What the task requires - Please shorten the paragraph in the Hidden rip-off travel log that begins "In the morning, Tanja prepares" into a bulleted list that keeps its main facts.

(Page extract Opens)

Hidden rip-off
N 49°01'802'' E 104°01'571''Day: 19
Sunrise:
05:51 h
Sunset:
8:26 pm
Total kilometers:
400
Temperature – Day (maximum):
23 °C
Temperature – day (minimum):
17 °C
Temperature – Night:
15 °C
Latitude:
49°01’802”
Longitude:
104°01’571”
Maximum height:
1415 m above sea level
In the morning, Tanja prepares pancakes and last night’s pasta for everyone. Although Mongolians like to eat meat for breakfast, the pancakes go down surprisingly well, much to my regret. Naraa has placed all the food she has to offer on the table and every guest takes from the same plate or bowl with the same fork. So you can’t be too sensitive here. We have heard that many of the Mongolians have jaundice. No wonder. This way of sharing a bowl and often the same cutlery allows viruses to spread freely. We hope for our defense and try to use our own plates, bowls and cutlery as much as possible. However, we have no idea how this can be done on our trip in the yurt camps.

(Page extract Closes)
(Data records Opens)

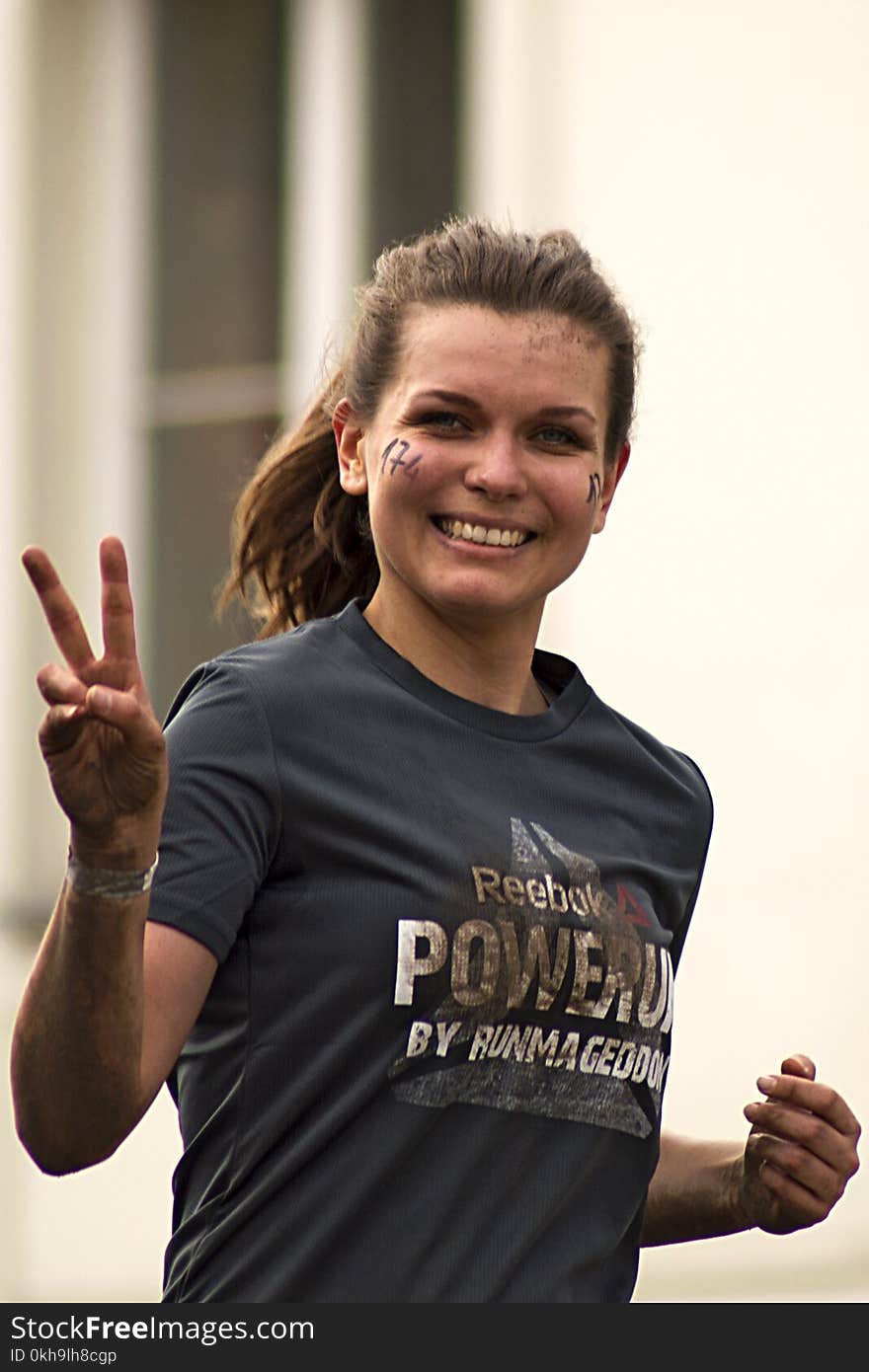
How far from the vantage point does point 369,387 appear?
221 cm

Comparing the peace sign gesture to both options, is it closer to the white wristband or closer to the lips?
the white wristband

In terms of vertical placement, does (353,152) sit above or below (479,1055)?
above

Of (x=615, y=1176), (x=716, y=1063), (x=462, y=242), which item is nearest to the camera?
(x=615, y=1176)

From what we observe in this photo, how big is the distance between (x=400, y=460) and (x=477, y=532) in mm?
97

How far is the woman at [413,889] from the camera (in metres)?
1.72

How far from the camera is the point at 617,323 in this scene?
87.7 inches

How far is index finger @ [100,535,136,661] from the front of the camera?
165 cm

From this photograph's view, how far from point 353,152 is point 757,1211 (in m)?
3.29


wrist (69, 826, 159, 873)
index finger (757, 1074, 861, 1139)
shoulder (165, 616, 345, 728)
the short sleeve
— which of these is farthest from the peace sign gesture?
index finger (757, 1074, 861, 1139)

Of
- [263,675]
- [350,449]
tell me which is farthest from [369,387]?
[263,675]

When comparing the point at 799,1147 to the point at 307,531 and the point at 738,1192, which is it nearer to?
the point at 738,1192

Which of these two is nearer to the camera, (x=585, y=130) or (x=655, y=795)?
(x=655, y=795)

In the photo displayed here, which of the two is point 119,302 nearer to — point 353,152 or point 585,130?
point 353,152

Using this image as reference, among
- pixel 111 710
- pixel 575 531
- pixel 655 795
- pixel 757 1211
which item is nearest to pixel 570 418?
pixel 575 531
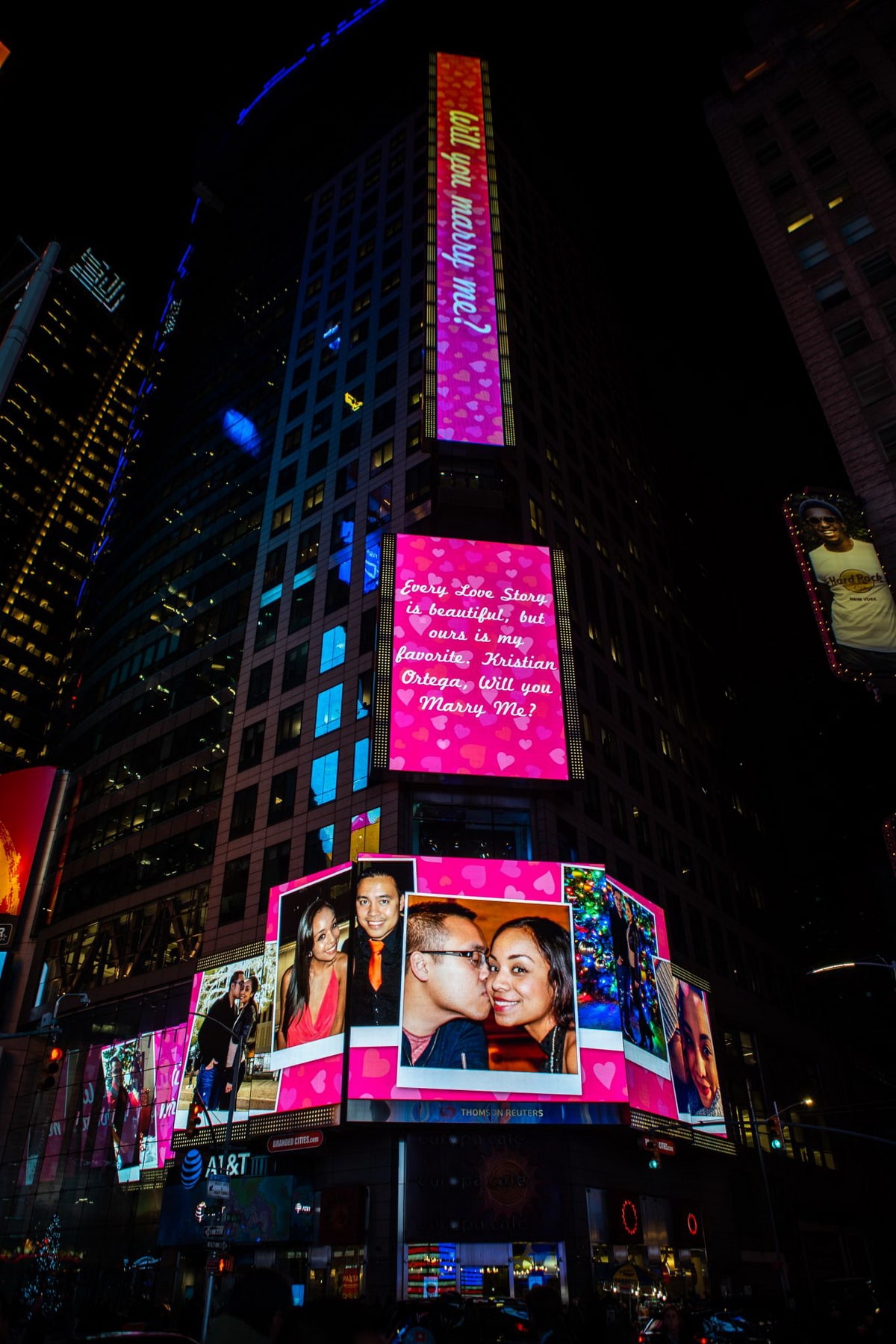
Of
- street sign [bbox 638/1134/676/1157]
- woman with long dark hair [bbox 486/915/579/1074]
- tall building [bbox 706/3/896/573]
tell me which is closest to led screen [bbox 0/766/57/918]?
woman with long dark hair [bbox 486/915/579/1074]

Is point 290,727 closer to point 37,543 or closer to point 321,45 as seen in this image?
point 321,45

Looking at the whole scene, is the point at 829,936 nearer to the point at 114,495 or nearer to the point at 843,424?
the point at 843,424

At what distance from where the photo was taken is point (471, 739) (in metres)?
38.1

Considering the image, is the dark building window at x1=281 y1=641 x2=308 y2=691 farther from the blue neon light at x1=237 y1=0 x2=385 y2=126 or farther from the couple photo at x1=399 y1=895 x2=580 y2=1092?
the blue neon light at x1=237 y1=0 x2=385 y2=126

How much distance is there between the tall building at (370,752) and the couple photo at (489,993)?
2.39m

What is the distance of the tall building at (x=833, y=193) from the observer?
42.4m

(Data records Closes)

Result -
- In the morning, Tanja makes pancakes and serves last night's pasta to everyone.
- Mongolians like meat for breakfast, yet the pancakes go down surprisingly well, to the writer's regret.
- Naraa puts all the food she has on the table, and every guest eats from the same plate or bowl with the same fork.
- The writers have heard that many Mongolians have jaundice, and shared bowls and cutlery let viruses spread freely.
- They try to use their own plates, bowls and cutlery as much as possible but don't know how to manage this in the yurt camps.